# Data listing:
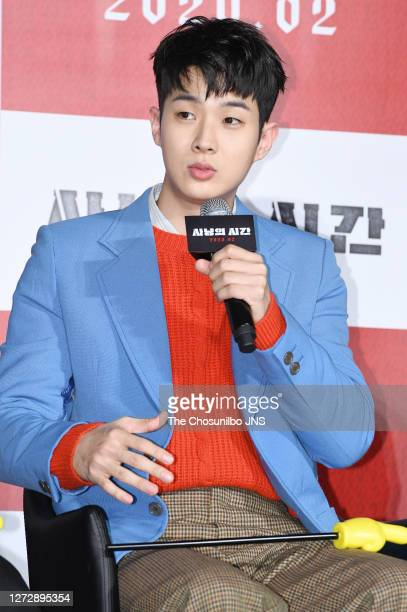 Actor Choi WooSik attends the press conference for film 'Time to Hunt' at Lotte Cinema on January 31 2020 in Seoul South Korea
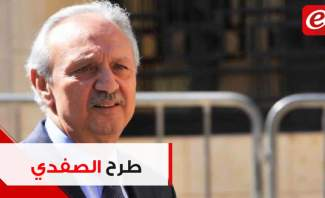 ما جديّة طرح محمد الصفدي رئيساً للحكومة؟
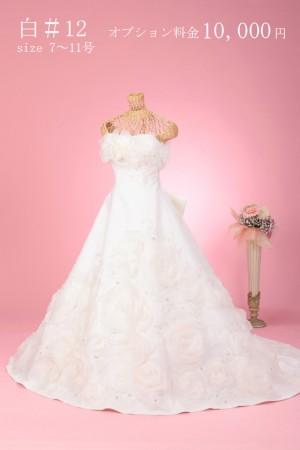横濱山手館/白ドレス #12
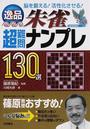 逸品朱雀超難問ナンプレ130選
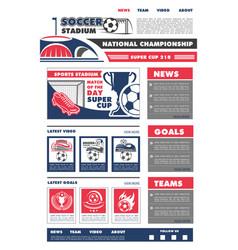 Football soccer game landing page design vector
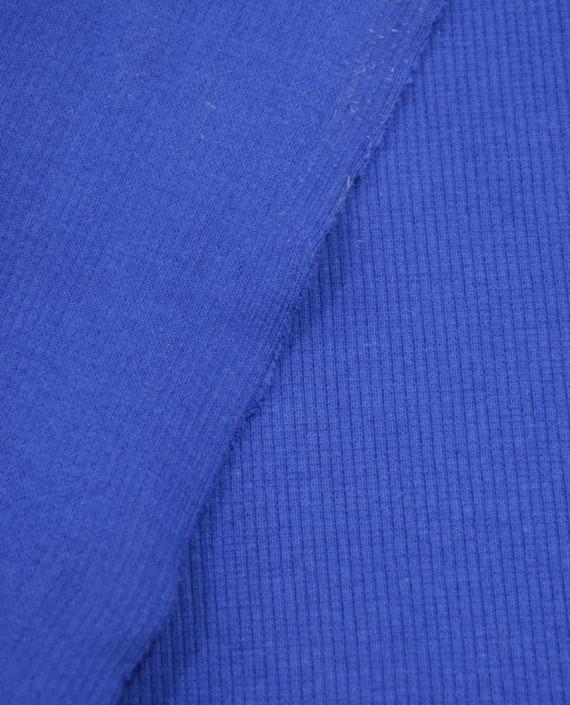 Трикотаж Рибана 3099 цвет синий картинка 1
--
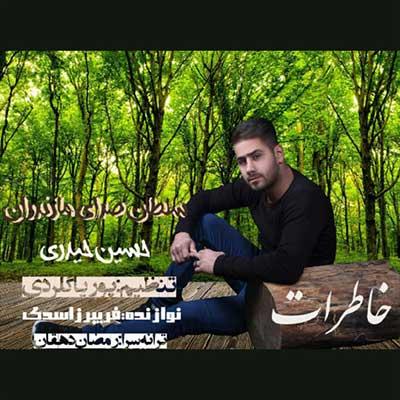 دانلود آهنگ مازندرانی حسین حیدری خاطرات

# Work required:
Within the entries above, give again exactly the lines starting at the one that contains "Actor Choi WooSik" and ending at the one that contains "Трикотаж Рибана 3099 цвет синий картинка 1", leaving out the pictures.

# Output below:
 Actor Choi WooSik attends the press conference for film 'Time to Hunt' at Lotte Cinema on January 31 2020 in Seoul South Korea
 ما جديّة طرح محمد الصفدي رئيساً للحكومة؟
横濱山手館/白ドレス #12
 逸品朱雀超難問ナンプレ130選
 Football soccer game landing page design vector
 Трикотаж Рибана 3099 цвет синий картинка 1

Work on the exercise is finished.